Extract provided -
··········

Out of that band, Ambel co-founded Roscoe’s Gang, followed by the Yahoos, along with ex-Georgia Satellites leader Dan Baird, Along the way, he also cemented a reputation as an ace session producer for artists as varied as Nils Lofgren and Freedy Johnson, among a host of others. Tracks from all of his great bands, and some solo work, are featured on “Knucklehead,” including interesting covers of Tom Waits “Union Square,” Chip Robinson’s “”Psychic Friend,” and Neil Young’s “Revolution Blues.”

··········

Items -
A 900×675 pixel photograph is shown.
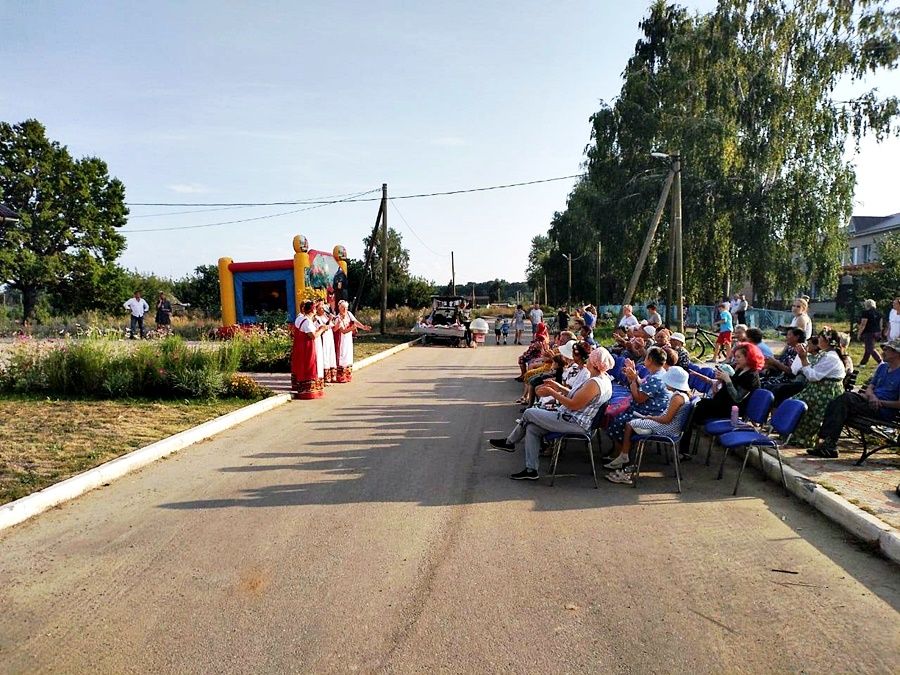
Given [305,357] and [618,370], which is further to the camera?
[305,357]

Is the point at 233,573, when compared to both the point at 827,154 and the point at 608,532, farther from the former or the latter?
the point at 827,154

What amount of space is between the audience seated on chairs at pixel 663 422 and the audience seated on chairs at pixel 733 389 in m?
0.41

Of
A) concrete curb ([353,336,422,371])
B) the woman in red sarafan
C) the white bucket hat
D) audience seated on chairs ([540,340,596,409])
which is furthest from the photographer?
concrete curb ([353,336,422,371])

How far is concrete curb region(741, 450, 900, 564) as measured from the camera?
427 centimetres

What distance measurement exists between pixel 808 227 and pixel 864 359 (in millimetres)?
14169

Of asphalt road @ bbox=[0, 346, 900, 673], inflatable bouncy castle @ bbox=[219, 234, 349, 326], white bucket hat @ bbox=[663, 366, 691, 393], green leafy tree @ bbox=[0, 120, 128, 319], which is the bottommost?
asphalt road @ bbox=[0, 346, 900, 673]

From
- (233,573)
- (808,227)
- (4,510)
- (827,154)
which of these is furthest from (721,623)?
(827,154)

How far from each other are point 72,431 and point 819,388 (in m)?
8.93

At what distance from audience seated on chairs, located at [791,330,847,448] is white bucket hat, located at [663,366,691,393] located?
1.71 meters

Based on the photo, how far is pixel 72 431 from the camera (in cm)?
777

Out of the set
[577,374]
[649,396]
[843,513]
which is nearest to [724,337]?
[577,374]

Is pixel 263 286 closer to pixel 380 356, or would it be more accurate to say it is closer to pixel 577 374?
pixel 380 356

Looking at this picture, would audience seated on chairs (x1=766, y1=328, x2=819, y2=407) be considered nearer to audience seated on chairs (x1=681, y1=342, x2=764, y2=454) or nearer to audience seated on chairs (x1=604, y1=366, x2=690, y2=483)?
audience seated on chairs (x1=681, y1=342, x2=764, y2=454)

··········

What this exercise asks -
**a.** In the passage about Ambel, which Neil Young song is covered on "Knucklehead"?
**b.** Do these statements agree with the passage about Ambel? Answer yes or no for each, quoting the words that decide it. (i) Ambel co-founded Roscoe's Gang. (ii) "Knucklehead" features only solo work. (iii) Ambel worked as a session producer for Nils Lofgren.
**c.** Write the next few sentences of the passage about Ambel, picking up after its final sentence.

Solved problems -
**a.** "Revolution Blues."

**b.**
(i) Yes: "Ambel co-founded Roscoe’s Gang"
(ii) No: "Tracks from all of his great bands, and some solo work, are featured on “Knucklehead,”"
(iii) Yes: "an ace session producer for artists as varied as Nils Lofgren"

**c.**
Currently working as the lead guitarist in the Dukes, the powerhouse backup band for songwriter Steve Earle, whose “The Usual Time” is one of this album’s many highlights, Ambel’s “Knucklehead” is testimony that his myriad musical projects have never gotten in the way of what he does best, write great songs and perform and produce them in an extraordinary fashion. At one point, he can bowl you over with killer rock and roll, while, in the next, put a lump in your throat. If you don’t believe that, play “Usual Time,” followed by his extraordinary, tear jerker cover of “Always on My Mind,” and then “Psychic Friend” which follow each other on this release. Your emotions will be over all the lot, which is the point of the best music out there.

“Roscoe” remains one of the standard bearers of the best rock and roll in the past two decades, and “Knucklehead” is as pure a soundtrack to his vision, and that music, as you’ll find.